LABEL REPORT CARD
|How meaningful is the label?||Is the label verified?||Is the meaning of the label consistent?||Are the label standards publicly available?||Is information about the organization publicly available?||Is the organization free from conflict of interest?||Was the label developed with broad public and industry input?|
1. There is no independent organization behind the label.
2. The producer or manufacturer decides whether to use the claim and is not free from its own self-interest.
3. While there are no standards, the FTC sought public comments for its guidance on the claim.
WHAT THIS GENERAL CLAIM MEANS:
There are no specific standards for “includes biodegradable surfactants (anionic and nonionic)” or “includes biodegradable surfactants, enzymes, and brightening agents” claims. These claims may refer to some of the ingredients in cleaning products but not necessarily to the product as a whole. The Federal Trade Commission (FTC) has issued general guidelines on how the biodegradable term should be used. According to their guidance, biodegradable should mean that a material is degradable when exposed to air, moisture, bacteria or other organisms and that the materials will break down and return to nature within a reasonable short time after customary disposal.
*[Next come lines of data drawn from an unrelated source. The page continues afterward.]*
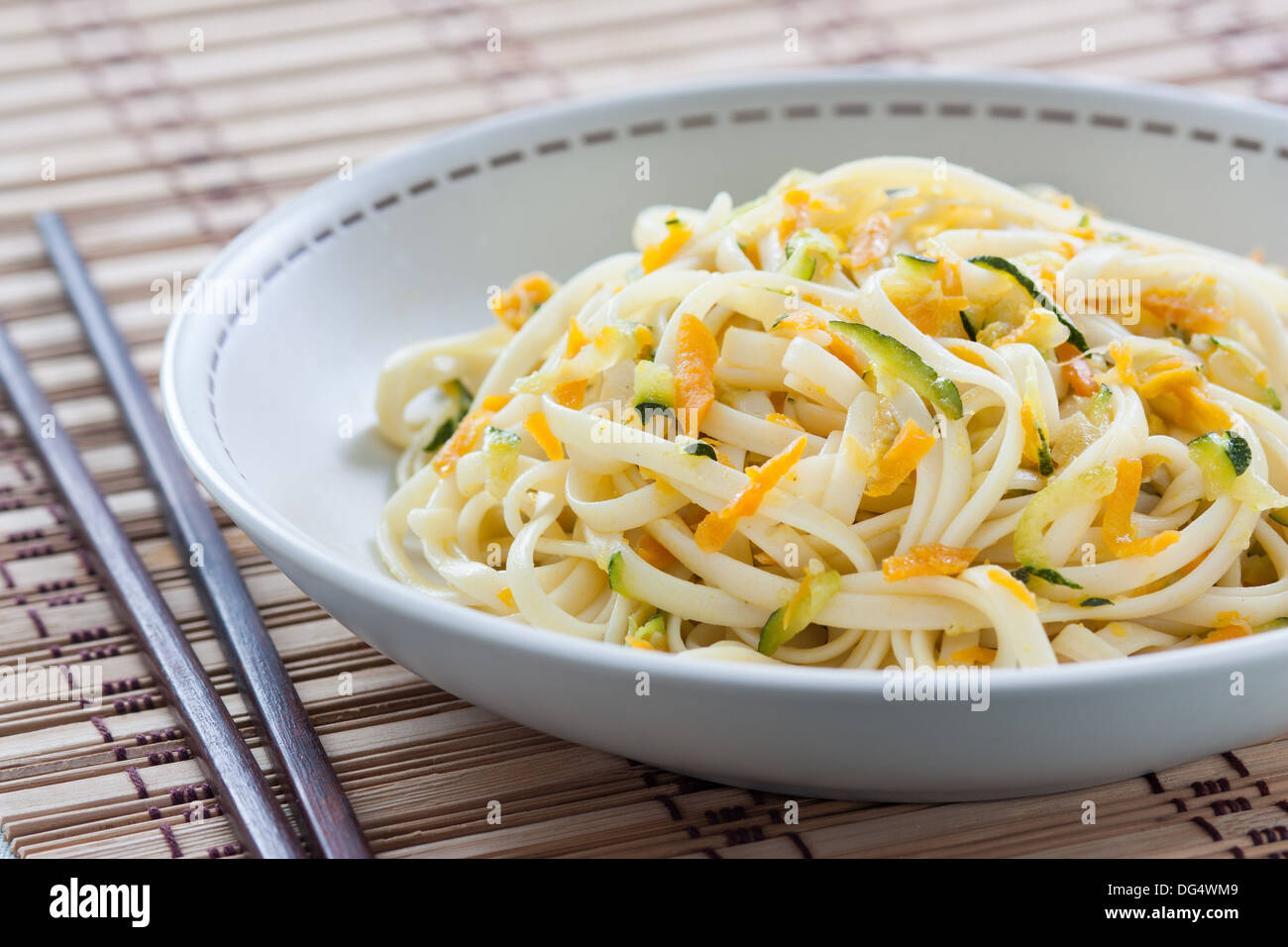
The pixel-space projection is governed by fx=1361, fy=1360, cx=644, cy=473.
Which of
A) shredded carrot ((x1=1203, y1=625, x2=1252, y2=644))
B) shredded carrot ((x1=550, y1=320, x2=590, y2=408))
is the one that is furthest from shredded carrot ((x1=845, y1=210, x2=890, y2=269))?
shredded carrot ((x1=1203, y1=625, x2=1252, y2=644))

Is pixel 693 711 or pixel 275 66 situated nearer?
pixel 693 711

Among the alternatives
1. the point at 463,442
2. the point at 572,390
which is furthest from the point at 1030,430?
the point at 463,442

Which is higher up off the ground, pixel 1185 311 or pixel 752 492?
pixel 1185 311

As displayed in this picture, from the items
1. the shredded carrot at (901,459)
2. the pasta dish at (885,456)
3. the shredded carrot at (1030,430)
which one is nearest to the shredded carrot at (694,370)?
the pasta dish at (885,456)

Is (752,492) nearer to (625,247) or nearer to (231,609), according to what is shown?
(231,609)

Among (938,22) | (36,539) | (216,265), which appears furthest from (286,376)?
(938,22)

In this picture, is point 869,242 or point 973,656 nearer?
point 973,656

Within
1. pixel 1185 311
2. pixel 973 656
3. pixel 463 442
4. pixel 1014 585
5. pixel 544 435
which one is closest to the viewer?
pixel 1014 585

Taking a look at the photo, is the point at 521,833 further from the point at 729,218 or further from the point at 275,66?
the point at 275,66
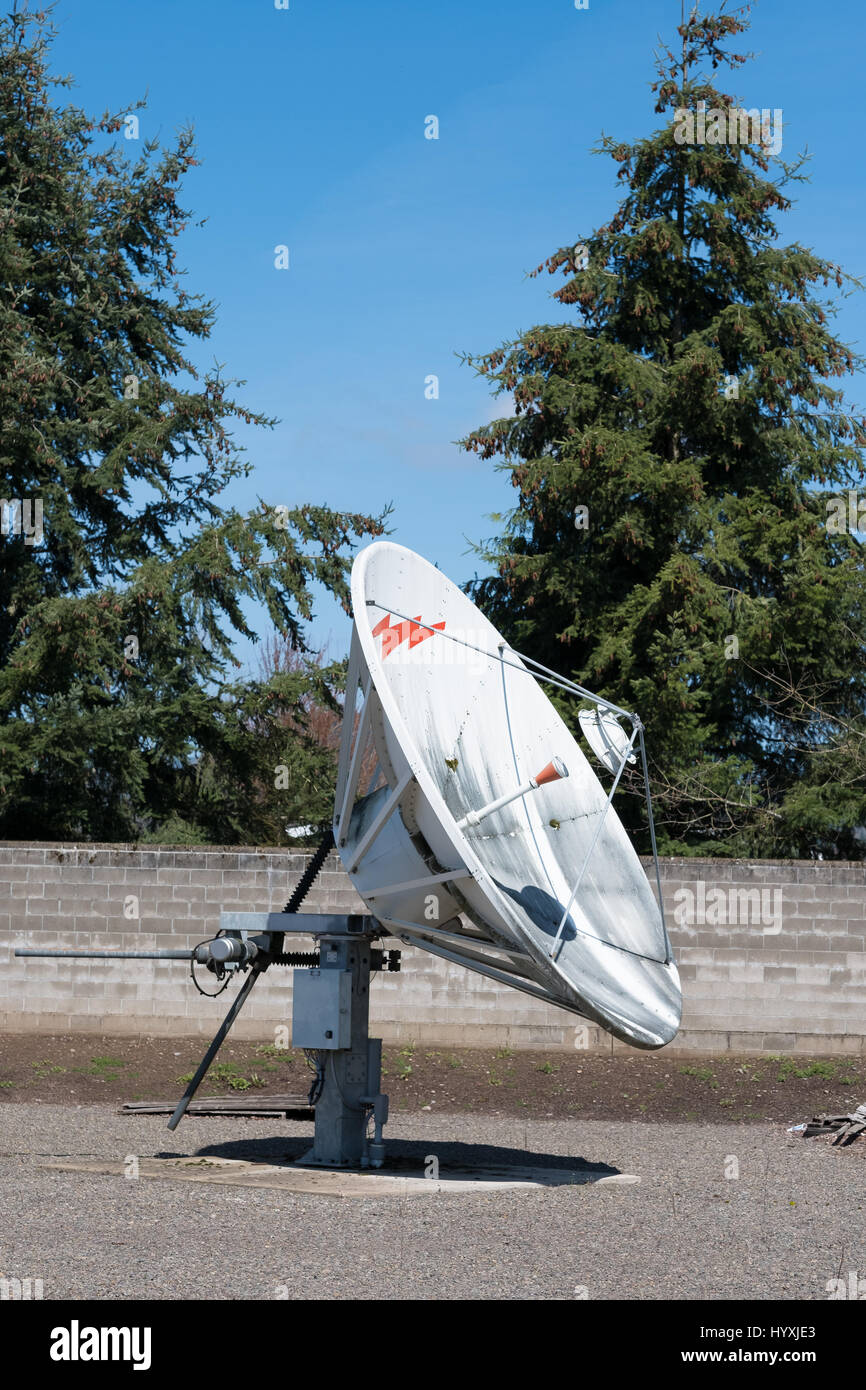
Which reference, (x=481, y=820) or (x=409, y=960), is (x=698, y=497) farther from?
(x=481, y=820)

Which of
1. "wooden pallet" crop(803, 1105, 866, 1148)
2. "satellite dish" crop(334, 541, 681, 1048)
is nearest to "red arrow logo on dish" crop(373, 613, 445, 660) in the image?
"satellite dish" crop(334, 541, 681, 1048)

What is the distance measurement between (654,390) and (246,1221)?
17.9 m

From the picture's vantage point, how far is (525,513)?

Surfactants (surface active agents) are major components of cleaning products. Surfactants are classified according to their electrical charge: anionic (negative charge), nonionic (no charge), cationic (positive charge) and amphoteric (either positive or negative charge). Anionic surfactants are effective in removing particulates (dirt, dust) and oily solids. Soap is an anionic surfactant. Nonionic surfactants are less seriously affected by water hardness and are especially useful in products designed to require little rinsing. However, neither is environmentally preferable.
Other ingredients in cleaning products include enzymes (proteins that help break down soils), antimicrobial agents (see separate entry), and bleaching or brightening agents (which act as soil and stain removers).
Foods, drugs, and cosmetics are required to list their ingredients (with a few exceptions, such as fragrances in cosmetics), but household cleaning products are not required to disclose their ingredients (except for disinfectants or other ingredients considered to be antimicrobial pesticides).
For other similar general claims, visit label records for “biodegradable,” “biodegrades without forming microtoxins,” and “biodegradable without effluent treatment processes.”
WHO VERIFIES THIS GENERAL CLAIM?
There is no organization that verifies the use of these claims other than the company manufacturing or marketing the product, but neither the FTC nor any other organization routinely verifies the truthfulness of the claim as used on products. The FTC has issued guidance on how the term “biodegradable” should be used, and took action in the early-mind 1990’s against several companies for making unsubstantiated, misleading, and/or deceptive biodegradable claims.
CONSUMERS UNION EVALUATION:
How meaningful is the label?
The “includes biodegradable surfactants (anionic and nonionic)” and “includes biodegradable surfactants, enzymes, and brightening agents” claims are somewhat meaningful but in some cases can be misleading. They do not refer to the product as a whole (i.e. there may be non-biodegradable ingredients as well) and they are frequently misleading since many ingredients in soap and detergent products are biodegradable whether labeled as such or not.
According to FTC guidance, what a “reasonably short time” is depends on where the product is disposed. For products that go down the drain, like detergents and shampoos, FTC guidance states that “a reasonably short period of time” would be about the same time that it takes for sewage to be processed in wastewater treatment systems. Many surfactants, the major components of cleaning products, have been tested and found to be biodegradable.
Of course, just because a product or ingredient is biodegradable does not mean it is healthy or safe for you or the environment. And saying something is “biodegradable” does not tell you how long or under what conditions it will biodegrade. For example, DDT biodegrades extremely slowly, and biodegrades to the compounds DDD and DDE, both of which are more toxic and more dangerous than the original DDT.
To learn more about what is meant by this term, as applied to a specific product, consumers must contact the manufacturer. If a manufacturer has solid scientific evidence demonstrating that the product will break down and decompose into by-products found in nature in a short period of time, then claiming that it is “biodegradable” is not deceptive.
Does an organization verify that the label standards are met?
No. The FTC can investigate labels after they have been put on the market if they feel they are deceiving the consumer under section 5 of the Federal Trade Commission Act to prevent deception and unfairness in the marketplace. However, it does not routinely check or verify “biodegradable” claims.
Is the meaning of the label consistent?
Are the label standards publicly available?
No, there are no standards behind the label.
Is information about the standard organization publicly available?
No, there is no independent organization behind the label.
Is the organization behind the label free from conflict of interest?
No. There is no organization independently certifying this claim. The producer or manufacturer decides whether to use the claim and is not free from its own self-interest.
Was the label developed with broad public and industry input?
Yes, the FTC sought public comments when its guidelines were developed.